---------- Selected text
WARNING
The President of the panel hearing the appeal directs that the following should be attached to this file:
The publication ban and sealing order issued by Justice Vanessa V. Christie on January 29, 2021, pursuant to ss. 486.5 and 486.7 of the Criminal Code shall continue. The order prohibits the publication of any information that might tend to identify any witness who testified in his or her capacity as an undercover police operator. The order further directs that certain evidentiary exhibits shall be sealed from public access. Redacted versions of the exhibits are available for public access, but any materials contained in the exhibits that disclose identifying personal information are subject to a publication ban.
Court of Appeal for Ontario
Date: 2024-02-26 Docket: C70177
Judges: MacPherson, Sossin and Copeland JJ.A.
Between:
His Majesty the King Respondent
and
Richard Senior Appellant
Counsel: Ingrid Grant and Jeff Marshman, for the appellant Katie Doherty, for the respondent
Heard: February 21, 2024
On appeal from the convictions entered on November 10, 2021 and the sentence imposed on January 20, 2022 by Justice Vanessa V. Christie of the Superior Court of Justice, with reasons reported at 2021 ONSC 2729, 2021 ONSC 7254, and 2022 ONSC 136.
--------------------
---------- Given data
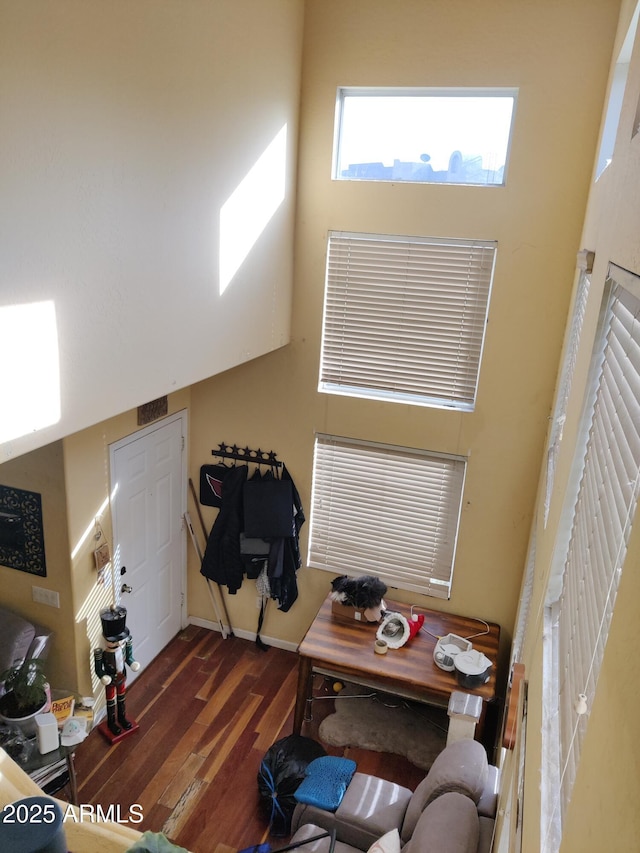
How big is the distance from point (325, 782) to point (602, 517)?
--------------------
Please retype the part of the court notice that opens with the words containing "Court of Appeal" and closes with "2022 ONSC 136.". The material isn't needed for this.

Court of Appeal for Ontario
Date: 2024-02-26 Docket: C70177
Judges: MacPherson, Sossin and Copeland JJ.A.
Between:
His Majesty the King Respondent
and
Richard Senior Appellant
Counsel: Ingrid Grant and Jeff Marshman, for the appellant Katie Doherty, for the respondent
Heard: February 21, 2024
On appeal from the convictions entered on November 10, 2021 and the sentence imposed on January 20, 2022 by Justice Vanessa V. Christie of the Superior Court of Justice, with reasons reported at 2021 ONSC 2729, 2021 ONSC 7254, and 2022 ONSC 136.